> **Source**:
|---|

[PATCH/RFC 00/10 v5] Improve scalability of directory operations
From: NeilBrown
Date: Thu Aug 25 2022 - 22:16:55 EST
[I made up "v5" - I haven't been counting]
VFS currently holds an exclusive lock on the directory while making
changes: add, remove, rename.
When multiple threads make changes in the one directory, the contention
can be noticeable.
In the case of NFS with a high latency link, this can easily be
demonstrated. NFS doesn't really need VFS locking as the server ensures
correctness.
Lustre uses a single(?) directory for object storage, and has patches
for ext4 to support concurrent updates (Lustre accesses ext4 directly,
not via the VFS).
XFS (it is claimed) doesn't its own locking and doesn't need the VFS to
help at all.
This patch series allows filesystems to request a shared lock on
directories and provides serialisation on just the affected name, not the
whole directory. It changes both the VFS and NFSD to use shared locks
when appropriate, and changes NFS to request shared locks.
The central enabling feature is a new dentry flag DCACHE_PAR_UPDATE
which acts as a bit-lock. The ->d_lock spinlock is taken to set/clear
it, and wait_var_event() is used for waiting. This flag is set on all
dentries that are part of a directory update, not just when a shared
lock is taken.
When a shared lock is taken we must use alloc_dentry_parallel() which
needs a wq which must remain until the update is completed. To make use
of concurrent create, kern_path_create() would need to be passed a wq.
Rather than the churn required for that, we use exclusive locking when
no wq is provided.
One interesting consequence of this is that silly-rename becomes a
little more complex. As the directory may not be exclusively locked,
the new silly-name needs to be locked (DCACHE_PAR_UPDATE) as well.
A new LOOKUP_SILLY_RENAME is added which helps implement this using
common code.
While testing I found some odd behaviour that was caused by
d_revalidate() racing with rename(). To resolve this I used
DCACHE_PAR_UPDATE to ensure they cannot race any more.
Testing, review, or other comments would be most welcome,
NeilBrown
---
NeilBrown (10):
VFS: support parallel updates in the one directory.
VFS: move EEXIST and ENOENT tests into lookup_hash_update()
VFS: move want_write checks into lookup_hash_update()

|---|

> **Dataset section**:

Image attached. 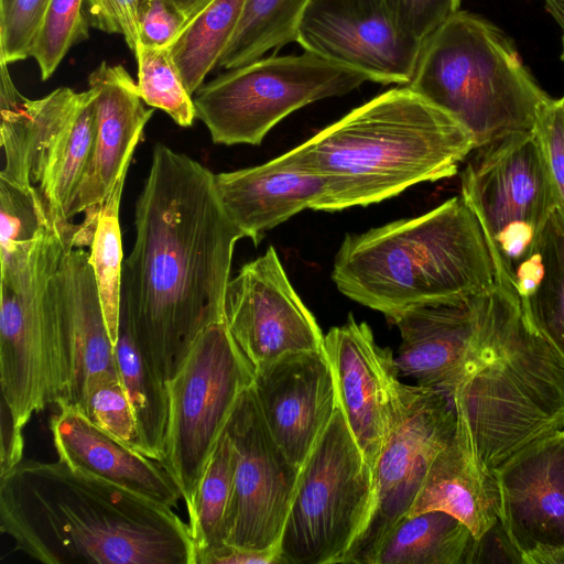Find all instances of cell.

|---|

> **Problem details**: Reproduce word for word the portion of the patch announcement that opens with the words containing "When multiple threads" and closes with "via the VFS).". The listing is separate material, unrelated to the patch announcement.

> **Response**:
When multiple threads make changes in the one directory, the contention
can be noticeable.
In the case of NFS with a high latency link, this can easily be
demonstrated. NFS doesn't really need VFS locking as the server ensures
correctness.
Lustre uses a single(?) directory for object storage, and has patches
for ext4 to support concurrent updates (Lustre accesses ext4 directly,
not via the VFS).